DOCUMENT SEGMENT:
They admitted that they have had yield problems, which is public knowledge. 22nm is the highest yielding process in Intel history and 14nm is now almost at the same level. It is shipping in volume.
Using gate pitch multiplied by metal pitch as a proxy for density, Intel have been slightly behind (since TSMC did 28nm when Intel did 32nm, then 20nm when Intel did 22nm, although the timing was such that Intel had earlier production). At 14/16nm this reverses (see diagram).
IBMtalked about their High Performance 14nm SOI FinFET CMOS Technology with 0.0174μm2 embedded DRAM and 15 Levels of Cu Metallization. Of course this is a process that GlobalFoundries will take over when the acquisition of IBM’s semiconductor division is complete.
They have a 42nm fin pitch and 80nm contact/poly (so single pattern and cut mask). Metal1 is 64nm pitch. One interesting feature of the process is that they can created decoupling capacitors on-chip without any additional mask. They can make a 31.5uF decap. With the addition of two masks they can make multi work function. There is a 5X leakage reduction. The 14nm eDRAM unit cell has been scaled down to 0.0174um2, which provides a unique memory solution for cache starved processors.

WORK INSTRUCTION 1: Which companies does the passage on 14nm chip processes name?
WORK INSTRUCTION 2: Resume the passage on 14nm chip processes after its last sentence.
The items placed after this are separate material, apart from the passage on chip manufacturing processes.

RECORD EXTRACTS:
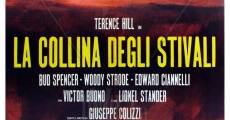 La collina degli stivali (1969) stream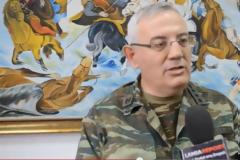 Διοικητής ΚΕΥΠ: Να μην ανησυχούν οι γονείς. Το κάθε παιδί, είναι και δικό μας παιδί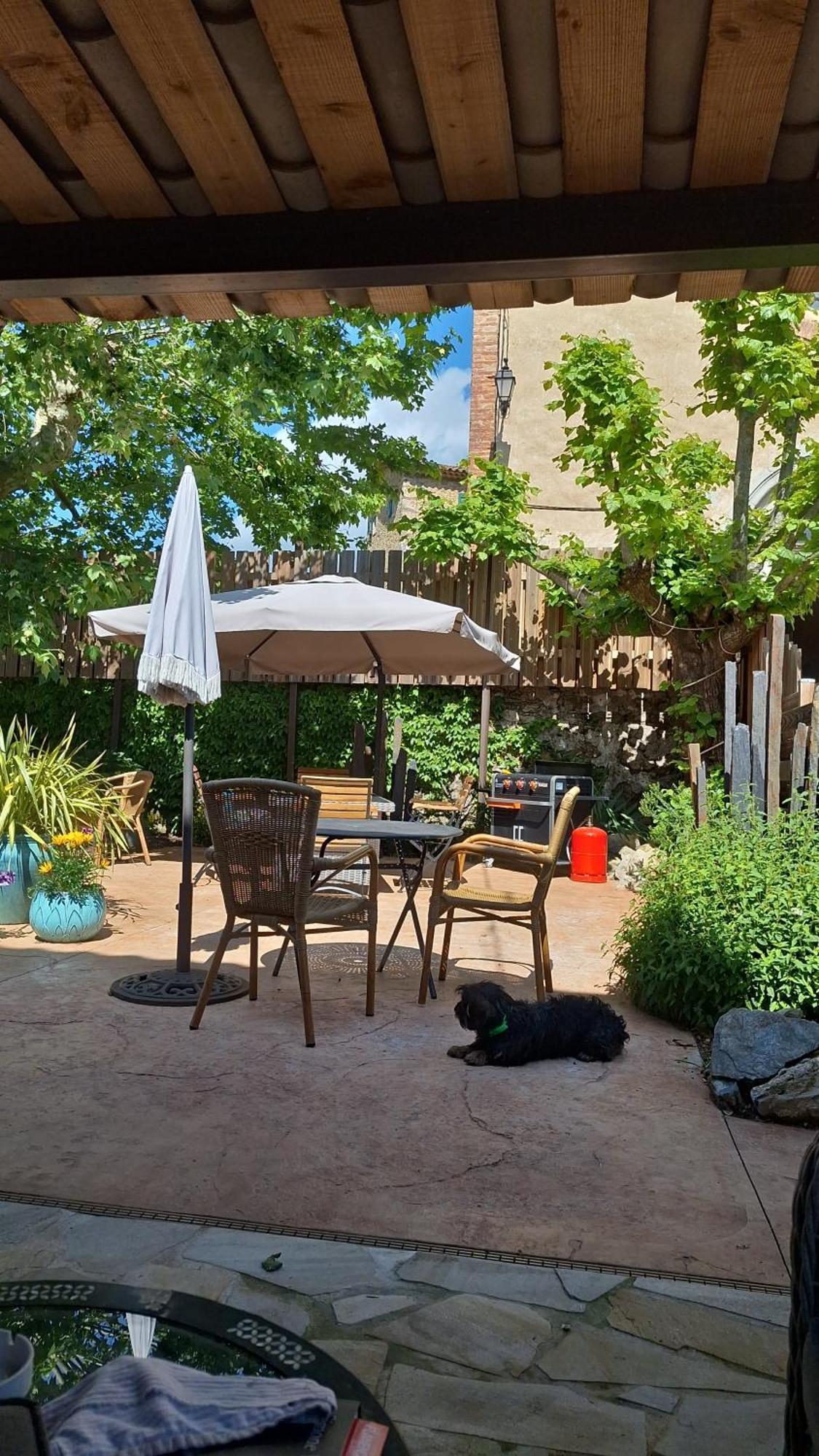 Generargues Mas Elena B&B 외부 사진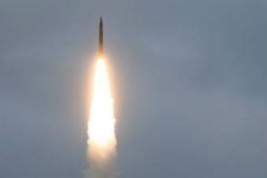 КНДР назвала успешным запуск новой баллистической ракеты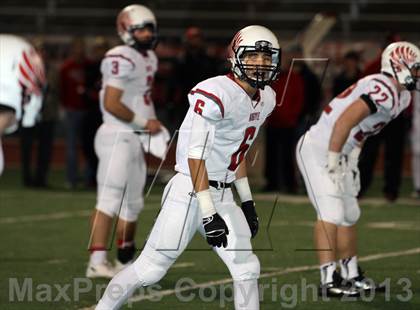 Thumbnail 3 in Gilmer vs. Argyle (UIL 3A Regional Playoff) photogallery.
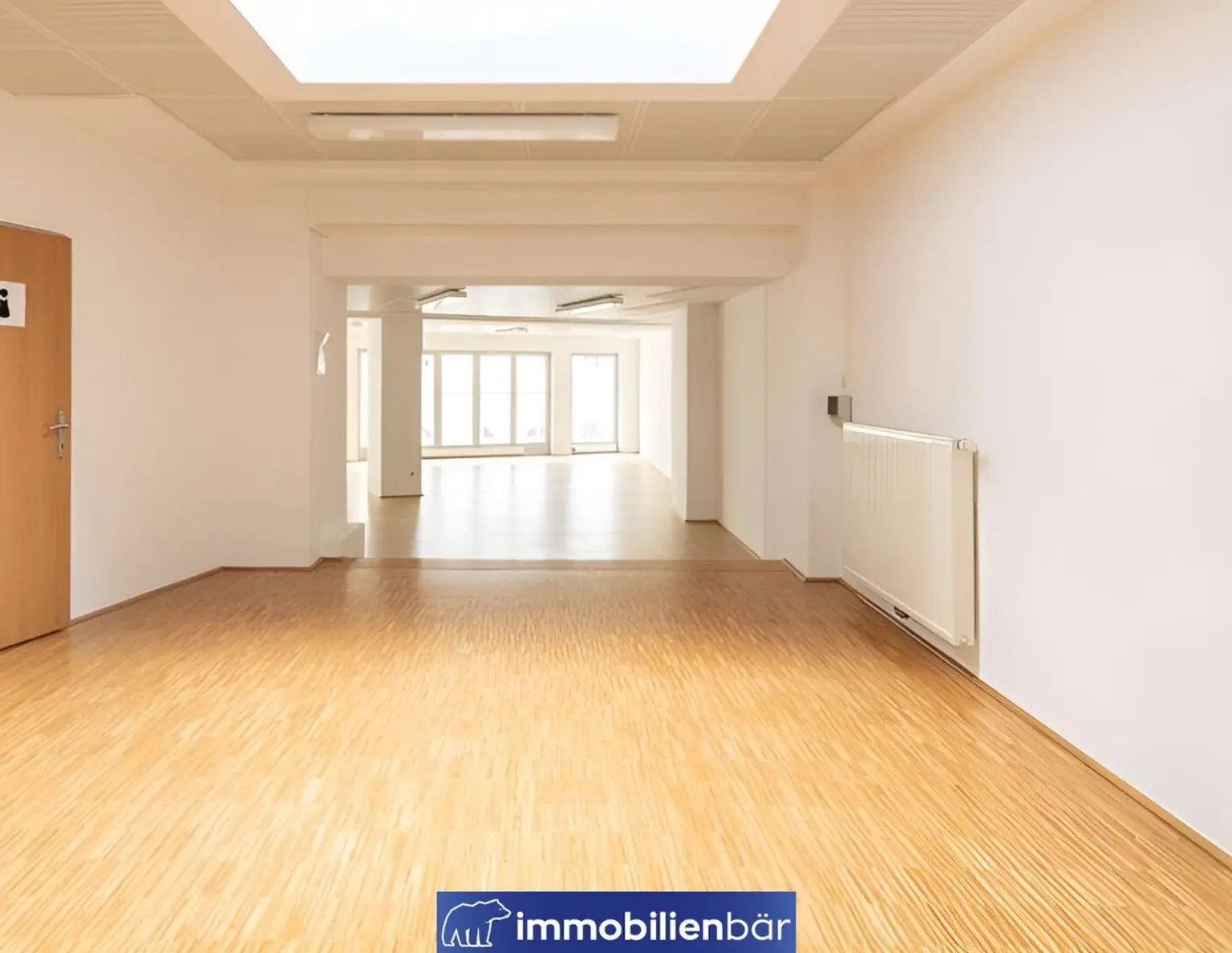 Vielseitiges Studio im Zentrum von Linz - ideal als Tanz/Yogastudio oder Co-Working Space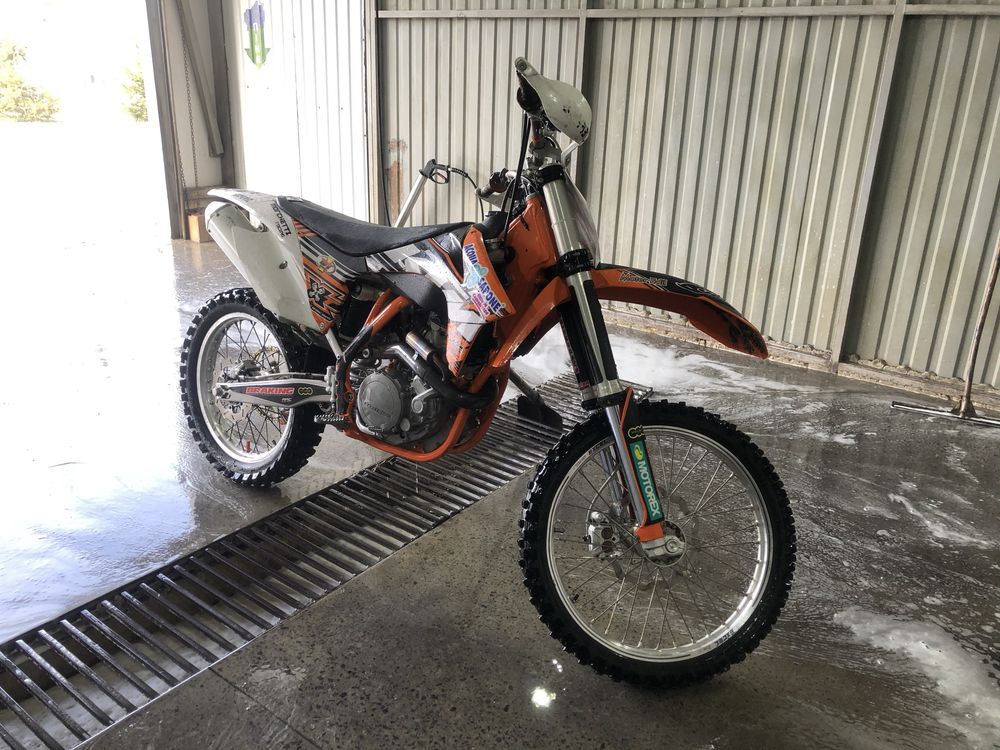 Продам KTM SXF 450 2011р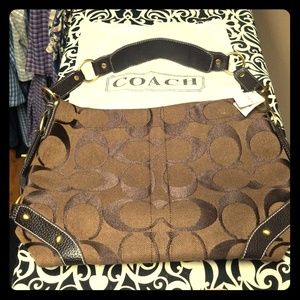 NWT Coach shoulder bag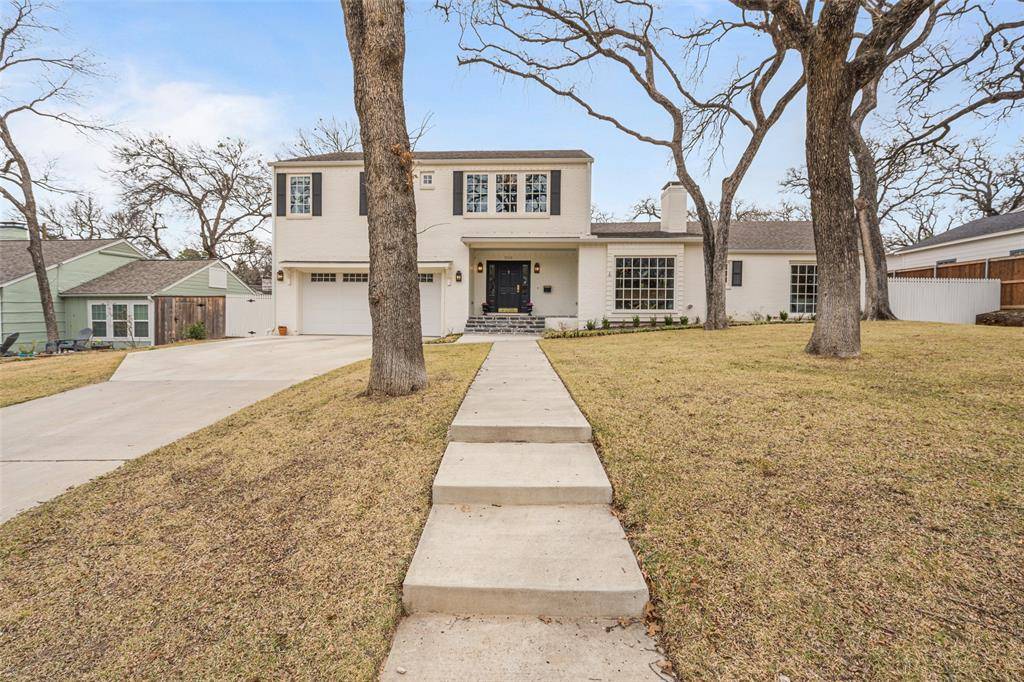 508 N Bailey Avenue, Fort Worth, TX 76107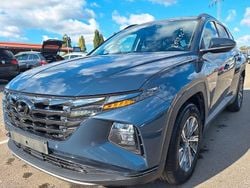 Blau Gebraucht 2021 Hyundai Tucson SUV | 19.500 € (Superpreis)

WRITTEN ANSWER 1: Intel, TSMC, IBM, GlobalFoundries

WRITTEN ANSWER 2:
In the Q&A they were asked if they had SiGe in the fins and refused to comment, which may or may not be significant.
Bottom line: Intel is ahead (by their own reckoning). IBM has the most perfect process for server processors. But I don’t expect to see competitive SoCs out of Intel before TSMC. Competitve microprocessors from IBM sure, although they are not in the merchant market. Competitive microprocessors ahead of TSMC obviously. But SoCs, let’s see how it pans out.